Challenge: Count the lines in the records below that contain the string "bounding". Report only that number.

--- START ---

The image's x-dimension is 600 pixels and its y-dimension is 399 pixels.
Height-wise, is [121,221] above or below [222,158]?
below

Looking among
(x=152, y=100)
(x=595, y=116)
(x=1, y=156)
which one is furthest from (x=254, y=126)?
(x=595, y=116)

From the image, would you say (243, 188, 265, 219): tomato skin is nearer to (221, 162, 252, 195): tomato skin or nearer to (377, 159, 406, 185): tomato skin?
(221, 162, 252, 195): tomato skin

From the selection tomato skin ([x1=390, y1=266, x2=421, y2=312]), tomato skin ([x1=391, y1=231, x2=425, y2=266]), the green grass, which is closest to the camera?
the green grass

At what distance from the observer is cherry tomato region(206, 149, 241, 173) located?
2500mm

--- END ---
--- START ---

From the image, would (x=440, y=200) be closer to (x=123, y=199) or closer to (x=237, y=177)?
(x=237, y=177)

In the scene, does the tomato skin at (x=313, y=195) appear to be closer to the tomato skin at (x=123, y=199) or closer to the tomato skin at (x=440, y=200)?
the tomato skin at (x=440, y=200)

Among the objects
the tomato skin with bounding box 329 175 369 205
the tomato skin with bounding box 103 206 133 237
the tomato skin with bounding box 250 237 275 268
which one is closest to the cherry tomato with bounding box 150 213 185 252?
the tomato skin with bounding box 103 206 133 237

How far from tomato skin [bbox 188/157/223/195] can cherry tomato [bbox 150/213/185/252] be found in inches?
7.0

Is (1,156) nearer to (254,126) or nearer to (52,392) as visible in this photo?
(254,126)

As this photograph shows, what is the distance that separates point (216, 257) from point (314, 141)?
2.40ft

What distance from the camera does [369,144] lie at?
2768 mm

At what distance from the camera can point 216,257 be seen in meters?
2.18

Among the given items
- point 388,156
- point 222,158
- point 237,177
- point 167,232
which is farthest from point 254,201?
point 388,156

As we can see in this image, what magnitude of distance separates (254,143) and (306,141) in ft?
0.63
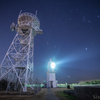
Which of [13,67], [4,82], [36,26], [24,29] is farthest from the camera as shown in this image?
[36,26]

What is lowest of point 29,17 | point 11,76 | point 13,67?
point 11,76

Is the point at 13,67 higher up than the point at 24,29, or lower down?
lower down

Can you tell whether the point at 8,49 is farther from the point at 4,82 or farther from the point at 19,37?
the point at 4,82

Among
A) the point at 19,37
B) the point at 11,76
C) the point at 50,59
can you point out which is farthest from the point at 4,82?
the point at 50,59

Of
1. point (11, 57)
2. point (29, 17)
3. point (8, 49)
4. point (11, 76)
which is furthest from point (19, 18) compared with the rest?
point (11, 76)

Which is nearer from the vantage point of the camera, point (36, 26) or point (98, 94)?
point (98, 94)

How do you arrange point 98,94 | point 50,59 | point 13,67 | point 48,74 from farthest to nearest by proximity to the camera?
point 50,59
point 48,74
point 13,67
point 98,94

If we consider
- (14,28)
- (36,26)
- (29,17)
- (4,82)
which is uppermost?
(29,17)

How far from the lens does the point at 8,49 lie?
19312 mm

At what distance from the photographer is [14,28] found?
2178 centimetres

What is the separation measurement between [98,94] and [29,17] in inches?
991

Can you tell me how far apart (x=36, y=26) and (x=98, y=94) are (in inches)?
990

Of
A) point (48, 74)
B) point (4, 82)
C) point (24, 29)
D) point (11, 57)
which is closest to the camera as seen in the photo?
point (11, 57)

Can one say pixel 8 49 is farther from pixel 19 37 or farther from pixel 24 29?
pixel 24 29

--- END ---

Solution for this problem: 5